__YOUR TASK__: Could you transcribe every record below exactly as written, excluding the pictures?
********************
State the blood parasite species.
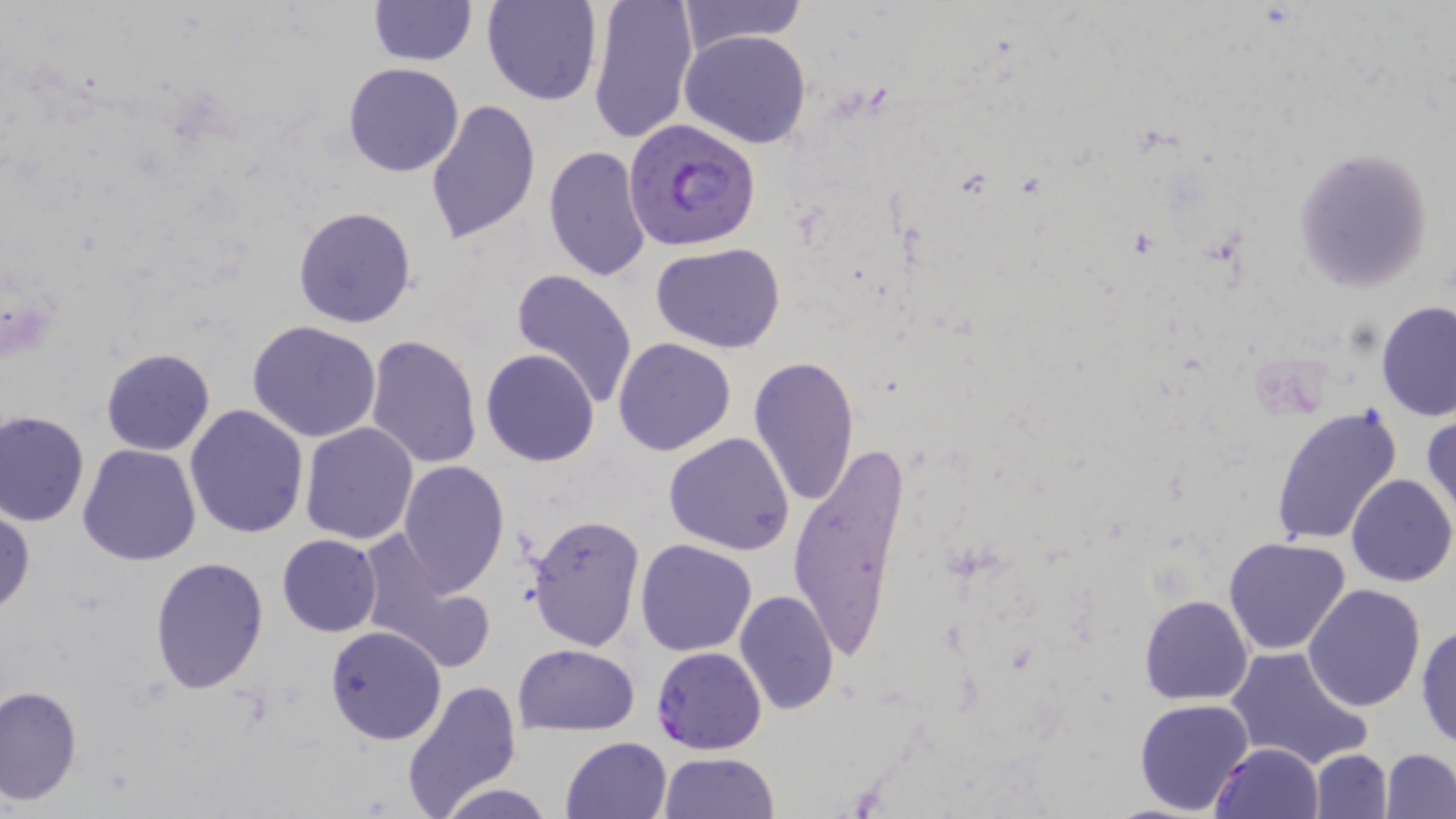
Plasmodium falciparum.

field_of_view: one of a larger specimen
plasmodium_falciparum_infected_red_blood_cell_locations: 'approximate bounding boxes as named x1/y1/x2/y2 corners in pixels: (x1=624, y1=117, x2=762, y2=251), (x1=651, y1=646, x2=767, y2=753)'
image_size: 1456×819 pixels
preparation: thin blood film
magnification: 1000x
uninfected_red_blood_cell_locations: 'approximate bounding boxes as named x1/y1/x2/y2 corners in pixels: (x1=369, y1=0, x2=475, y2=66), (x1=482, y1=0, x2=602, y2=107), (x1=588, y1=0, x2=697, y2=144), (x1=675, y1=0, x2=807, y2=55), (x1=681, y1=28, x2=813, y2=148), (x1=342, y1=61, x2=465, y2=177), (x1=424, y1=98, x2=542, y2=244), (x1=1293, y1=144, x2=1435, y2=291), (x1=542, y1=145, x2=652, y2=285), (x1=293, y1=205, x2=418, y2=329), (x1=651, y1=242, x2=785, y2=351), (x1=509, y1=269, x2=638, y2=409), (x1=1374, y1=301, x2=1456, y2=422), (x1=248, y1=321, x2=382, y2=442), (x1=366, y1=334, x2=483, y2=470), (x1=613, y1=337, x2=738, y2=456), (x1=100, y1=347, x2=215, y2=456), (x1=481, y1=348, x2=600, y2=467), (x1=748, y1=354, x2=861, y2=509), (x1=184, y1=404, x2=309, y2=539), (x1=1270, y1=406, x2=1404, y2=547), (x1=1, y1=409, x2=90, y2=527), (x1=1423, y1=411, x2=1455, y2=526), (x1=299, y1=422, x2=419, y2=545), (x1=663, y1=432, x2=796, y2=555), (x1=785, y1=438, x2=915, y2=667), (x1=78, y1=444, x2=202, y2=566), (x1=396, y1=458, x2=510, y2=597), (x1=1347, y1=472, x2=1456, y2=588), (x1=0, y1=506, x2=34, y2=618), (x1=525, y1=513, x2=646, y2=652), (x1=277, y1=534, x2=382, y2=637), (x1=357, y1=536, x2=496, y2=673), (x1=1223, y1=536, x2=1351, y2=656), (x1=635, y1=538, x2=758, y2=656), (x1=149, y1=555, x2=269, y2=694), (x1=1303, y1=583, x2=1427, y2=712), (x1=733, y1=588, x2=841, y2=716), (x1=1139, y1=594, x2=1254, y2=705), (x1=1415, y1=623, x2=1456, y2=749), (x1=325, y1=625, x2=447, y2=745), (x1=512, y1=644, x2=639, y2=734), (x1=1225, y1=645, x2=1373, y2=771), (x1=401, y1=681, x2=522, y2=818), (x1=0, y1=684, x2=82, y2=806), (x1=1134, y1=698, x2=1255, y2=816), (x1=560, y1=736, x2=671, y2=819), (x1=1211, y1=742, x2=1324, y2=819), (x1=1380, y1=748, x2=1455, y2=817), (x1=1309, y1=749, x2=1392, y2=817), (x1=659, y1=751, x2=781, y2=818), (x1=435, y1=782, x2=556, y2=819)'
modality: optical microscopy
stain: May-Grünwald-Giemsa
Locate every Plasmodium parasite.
********************
__EXPECTED ANSWER__:
State the blood parasite species.
Plasmodium falciparum.

field_of_view: one of a larger specimen
plasmodium_falciparum_infected_red_blood_cell_locations: 'approximate bounding boxes as named x1/y1/x2/y2 corners in pixels: (x1=624, y1=117, x2=762, y2=251), (x1=651, y1=646, x2=767, y2=753)'
image_size: 1456×819 pixels
preparation: thin blood film
magnification: 1000x
uninfected_red_blood_cell_locations: 'approximate bounding boxes as named x1/y1/x2/y2 corners in pixels: (x1=369, y1=0, x2=475, y2=66), (x1=482, y1=0, x2=602, y2=107), (x1=588, y1=0, x2=697, y2=144), (x1=675, y1=0, x2=807, y2=55), (x1=681, y1=28, x2=813, y2=148), (x1=342, y1=61, x2=465, y2=177), (x1=424, y1=98, x2=542, y2=244), (x1=1293, y1=144, x2=1435, y2=291), (x1=542, y1=145, x2=652, y2=285), (x1=293, y1=205, x2=418, y2=329), (x1=651, y1=242, x2=785, y2=351), (x1=509, y1=269, x2=638, y2=409), (x1=1374, y1=301, x2=1456, y2=422), (x1=248, y1=321, x2=382, y2=442), (x1=366, y1=334, x2=483, y2=470), (x1=613, y1=337, x2=738, y2=456), (x1=100, y1=347, x2=215, y2=456), (x1=481, y1=348, x2=600, y2=467), (x1=748, y1=354, x2=861, y2=509), (x1=184, y1=404, x2=309, y2=539), (x1=1270, y1=406, x2=1404, y2=547), (x1=1, y1=409, x2=90, y2=527), (x1=1423, y1=411, x2=1455, y2=526), (x1=299, y1=422, x2=419, y2=545), (x1=663, y1=432, x2=796, y2=555), (x1=785, y1=438, x2=915, y2=667), (x1=78, y1=444, x2=202, y2=566), (x1=396, y1=458, x2=510, y2=597), (x1=1347, y1=472, x2=1456, y2=588), (x1=0, y1=506, x2=34, y2=618), (x1=525, y1=513, x2=646, y2=652), (x1=277, y1=534, x2=382, y2=637), (x1=357, y1=536, x2=496, y2=673), (x1=1223, y1=536, x2=1351, y2=656), (x1=635, y1=538, x2=758, y2=656), (x1=149, y1=555, x2=269, y2=694), (x1=1303, y1=583, x2=1427, y2=712), (x1=733, y1=588, x2=841, y2=716), (x1=1139, y1=594, x2=1254, y2=705), (x1=1415, y1=623, x2=1456, y2=749), (x1=325, y1=625, x2=447, y2=745), (x1=512, y1=644, x2=639, y2=734), (x1=1225, y1=645, x2=1373, y2=771), (x1=401, y1=681, x2=522, y2=818), (x1=0, y1=684, x2=82, y2=806), (x1=1134, y1=698, x2=1255, y2=816), (x1=560, y1=736, x2=671, y2=819), (x1=1211, y1=742, x2=1324, y2=819), (x1=1380, y1=748, x2=1455, y2=817), (x1=1309, y1=749, x2=1392, y2=817), (x1=659, y1=751, x2=781, y2=818), (x1=435, y1=782, x2=556, y2=819)'
modality: optical microscopy
stain: May-Grünwald-Giemsa
Locate every Plasmodium parasite.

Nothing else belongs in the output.